Candace Parker during the Sky's Game 3 win in the first round over the New York Liberty. Photo: Chris Marion/NBAE via Getty Images
👋 Hi, Everett here. I'm an editor at Axios Chicago here to tell you to cancel your Sunday night plans.
What's happening: The defending champion Chicago Sky survived the first round to again face the Connecticut Sun in the WNBA semifinals.
Tip: 7pm at Wintrust Arena, and on ESPN2.
- Resale tickets start at $24.
Flashback: The Sun had the WNBA's best record, the No. 1 seed and home-court advantage last year against the sixth-seeded Sky, but Chicago pulled out a couple of nail-biters to win the series, 3-1.

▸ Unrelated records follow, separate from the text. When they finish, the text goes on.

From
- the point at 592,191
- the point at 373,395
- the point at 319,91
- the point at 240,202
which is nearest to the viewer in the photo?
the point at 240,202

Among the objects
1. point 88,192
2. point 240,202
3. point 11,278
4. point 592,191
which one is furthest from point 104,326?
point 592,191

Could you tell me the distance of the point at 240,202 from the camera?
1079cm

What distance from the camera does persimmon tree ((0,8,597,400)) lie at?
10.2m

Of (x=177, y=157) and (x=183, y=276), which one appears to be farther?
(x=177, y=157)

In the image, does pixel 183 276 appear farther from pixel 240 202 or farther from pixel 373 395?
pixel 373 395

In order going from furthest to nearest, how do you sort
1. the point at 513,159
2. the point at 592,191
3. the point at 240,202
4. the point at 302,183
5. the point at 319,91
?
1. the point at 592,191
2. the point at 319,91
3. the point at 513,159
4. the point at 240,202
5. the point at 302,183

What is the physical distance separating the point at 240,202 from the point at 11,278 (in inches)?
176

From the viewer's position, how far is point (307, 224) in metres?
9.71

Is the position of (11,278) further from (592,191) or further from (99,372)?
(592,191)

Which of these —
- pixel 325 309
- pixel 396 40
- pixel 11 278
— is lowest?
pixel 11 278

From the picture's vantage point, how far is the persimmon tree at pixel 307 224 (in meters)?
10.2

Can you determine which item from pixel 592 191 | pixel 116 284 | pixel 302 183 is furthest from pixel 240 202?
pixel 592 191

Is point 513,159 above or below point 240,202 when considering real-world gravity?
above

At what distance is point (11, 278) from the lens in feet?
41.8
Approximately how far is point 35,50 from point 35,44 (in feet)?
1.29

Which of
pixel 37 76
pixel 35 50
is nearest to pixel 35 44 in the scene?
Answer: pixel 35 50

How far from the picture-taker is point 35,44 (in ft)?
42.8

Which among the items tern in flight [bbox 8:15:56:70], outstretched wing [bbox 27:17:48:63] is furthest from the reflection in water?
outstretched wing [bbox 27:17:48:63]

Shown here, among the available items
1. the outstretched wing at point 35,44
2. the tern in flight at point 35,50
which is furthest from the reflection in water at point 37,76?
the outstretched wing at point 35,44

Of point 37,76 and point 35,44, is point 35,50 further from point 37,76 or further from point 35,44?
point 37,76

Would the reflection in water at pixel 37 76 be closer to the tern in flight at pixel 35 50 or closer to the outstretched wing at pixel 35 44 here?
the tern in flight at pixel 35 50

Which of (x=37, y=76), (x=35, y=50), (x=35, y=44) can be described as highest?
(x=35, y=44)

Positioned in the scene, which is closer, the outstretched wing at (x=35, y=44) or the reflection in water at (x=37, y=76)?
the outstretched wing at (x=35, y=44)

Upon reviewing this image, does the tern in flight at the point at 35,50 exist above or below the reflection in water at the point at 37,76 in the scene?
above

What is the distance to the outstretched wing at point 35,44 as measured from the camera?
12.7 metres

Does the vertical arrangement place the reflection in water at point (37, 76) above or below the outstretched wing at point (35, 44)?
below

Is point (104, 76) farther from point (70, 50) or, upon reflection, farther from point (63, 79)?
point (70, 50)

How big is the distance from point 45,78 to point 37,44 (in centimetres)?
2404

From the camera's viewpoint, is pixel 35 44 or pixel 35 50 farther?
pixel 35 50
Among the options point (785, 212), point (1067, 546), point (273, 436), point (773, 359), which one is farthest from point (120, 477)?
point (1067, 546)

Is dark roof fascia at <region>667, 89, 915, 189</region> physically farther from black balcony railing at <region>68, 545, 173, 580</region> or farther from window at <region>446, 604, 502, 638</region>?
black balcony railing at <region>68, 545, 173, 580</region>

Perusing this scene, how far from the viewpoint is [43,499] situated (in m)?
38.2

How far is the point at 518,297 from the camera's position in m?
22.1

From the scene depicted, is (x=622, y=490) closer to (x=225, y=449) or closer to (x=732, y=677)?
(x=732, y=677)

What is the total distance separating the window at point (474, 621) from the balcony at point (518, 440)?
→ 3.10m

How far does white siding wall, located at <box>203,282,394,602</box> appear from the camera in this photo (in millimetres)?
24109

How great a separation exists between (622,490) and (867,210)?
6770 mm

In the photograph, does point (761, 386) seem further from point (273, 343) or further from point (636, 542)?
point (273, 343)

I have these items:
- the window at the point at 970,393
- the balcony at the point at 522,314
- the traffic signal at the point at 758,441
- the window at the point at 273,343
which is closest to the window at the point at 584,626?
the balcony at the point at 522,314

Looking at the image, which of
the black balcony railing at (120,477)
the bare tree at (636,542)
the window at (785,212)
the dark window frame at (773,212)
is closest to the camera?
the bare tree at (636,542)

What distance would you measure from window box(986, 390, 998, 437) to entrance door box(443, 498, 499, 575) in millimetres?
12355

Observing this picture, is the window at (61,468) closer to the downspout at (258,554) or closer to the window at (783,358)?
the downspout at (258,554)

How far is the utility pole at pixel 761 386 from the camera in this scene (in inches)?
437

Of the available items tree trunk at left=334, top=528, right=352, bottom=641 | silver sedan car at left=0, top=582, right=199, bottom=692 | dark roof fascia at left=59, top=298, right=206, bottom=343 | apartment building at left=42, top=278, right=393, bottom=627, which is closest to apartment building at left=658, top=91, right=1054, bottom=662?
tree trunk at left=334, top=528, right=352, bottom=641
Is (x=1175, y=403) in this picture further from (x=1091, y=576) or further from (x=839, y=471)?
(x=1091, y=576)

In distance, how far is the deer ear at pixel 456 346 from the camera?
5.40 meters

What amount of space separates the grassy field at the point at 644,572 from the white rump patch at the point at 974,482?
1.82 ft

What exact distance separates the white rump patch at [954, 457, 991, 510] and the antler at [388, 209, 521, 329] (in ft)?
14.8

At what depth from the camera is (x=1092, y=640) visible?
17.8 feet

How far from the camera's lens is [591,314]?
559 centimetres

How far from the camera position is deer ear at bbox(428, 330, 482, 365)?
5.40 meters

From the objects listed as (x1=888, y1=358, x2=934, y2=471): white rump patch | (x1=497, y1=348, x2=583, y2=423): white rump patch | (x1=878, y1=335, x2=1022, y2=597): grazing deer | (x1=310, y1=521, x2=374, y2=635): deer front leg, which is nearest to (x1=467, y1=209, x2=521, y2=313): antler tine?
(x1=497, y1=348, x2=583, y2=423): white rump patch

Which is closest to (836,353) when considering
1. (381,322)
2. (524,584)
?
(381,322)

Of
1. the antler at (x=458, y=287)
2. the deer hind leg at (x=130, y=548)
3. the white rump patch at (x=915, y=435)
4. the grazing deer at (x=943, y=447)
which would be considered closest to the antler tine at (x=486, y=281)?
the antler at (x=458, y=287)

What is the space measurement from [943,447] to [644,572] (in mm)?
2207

- Eleven days later, the Sky beat the Phoenix Mercury to win their first WNBA championship.
The intrigue: This year, the tables are flipped. No. 2 Chicago is the higher seed, has home court advantage and dominated the regular-season series.
- Chicago won all four matchups, though each by a single-digit margin and two by just three points, per ESPN.
- The WNBA has not, incredibly, seen a repeat champion since 2002.
Yes, but: The Sky are better than last season.
- Veteran forward Emma Meesseman has been a revelation playing alongside Candace Parker, while coach/general manager James Wade was named 2022 Executive of the Year for improving an already loaded roster.